A Quintessential Growth Stock
Nike went public on December 2, 1980, just a few days before Apple did.
At the time of Nike’s first annual report, most of its 2,700 employees and operations were based in America. That, however, turned out to be temporary.
Soon, Nike began producing its shoes in Thailand, Malaysia and the Philippines. It also began the long process of setting up shop in China, one of the first Western companies to do so.
By 1981, the company’s annual sales had soared to $457 million.
The last of Nike’s American factories closed in 1985.
As sales slowed in the 1980s, Nike realized that its primary business wasn’t shoe manufacturing. Instead, its most valuable asset was its ubiquitous trademark swoosh.
Nike shifted its focus to designing and testing shoes and building its brand. It could outsource the actual manufacturing to cheap factories.
Nike’s business model became a potent mix of high-margin, high-value American intellectual property and low-margin, low-value foreign labor.
Nike, much like McDonald’s (NYSE: MCD) and Coca-Cola (NYSE: KO), became a global symbol of American success.
Michael’s Magic Marketing
A shift to high-impact marketing was critical to Nike’s new strategy.
It already had an endorsement deal with tennis star John McEnroe. But the legendary Michael Jordan was crucial to elevating Nike’s brand.
Rookie Jordan had initially wanted to sign with Adidas. But, pressed by both his agent and his father, Jordan made a trip to Nike’s headquarters.
Nike offered Jordan $500,000 per year for five years, along with royalties from shoe sales. That was more than Jordan’s annual salary with the Chicago Bulls.
Nike also offered to design a unique shoe branded for Jordan with his design input.
As the story goes, when Jordan suited up for his first game, the NBA banned the custom shoe for not matching the Bulls’ uniform, but Jordan wore it anyway. The NBA allegedly fined him $5,000 per game.
When the shoe finally went on sale six months after it premiered on Jordan’s feet, the demand was off the charts.
Nike had expected $3 million in first-year sales. But the first Air Jordan exceeded $100 million in revenue by 1986, when it was replaced by the Air Jordan II.
A Brand With Staying Power
Today, Nike is a blue chip stock with a $231.1 billion market cap. It generated $44.5 billion in sales with a net income of $5.7 billion in fiscal year 2021.
Its brand alone is worth $39.1 billion, the 13th most valuable in the world.
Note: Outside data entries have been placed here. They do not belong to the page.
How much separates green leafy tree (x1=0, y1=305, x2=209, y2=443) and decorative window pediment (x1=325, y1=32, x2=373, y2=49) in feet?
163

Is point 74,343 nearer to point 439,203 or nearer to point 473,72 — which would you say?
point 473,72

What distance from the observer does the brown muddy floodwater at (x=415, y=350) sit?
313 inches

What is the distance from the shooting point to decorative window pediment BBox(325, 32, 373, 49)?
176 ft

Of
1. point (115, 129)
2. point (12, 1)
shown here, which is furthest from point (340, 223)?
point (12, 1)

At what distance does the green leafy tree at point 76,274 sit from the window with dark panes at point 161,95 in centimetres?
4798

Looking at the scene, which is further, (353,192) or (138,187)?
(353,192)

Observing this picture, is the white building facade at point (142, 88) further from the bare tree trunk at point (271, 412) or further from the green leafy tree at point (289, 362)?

If you’d invested $10,000 at Nike’s IPO, your investment would be worth about $8.1 million today ($13.9 million if you reinvested dividends).
The stock has generated an average annual return of 19.4% since its initial public offering.
Today, Knight is worth $54.5 billion.
And Stanford Graduate School of Business – where Knight first hatched his plan – now calls the Knight Management Center home.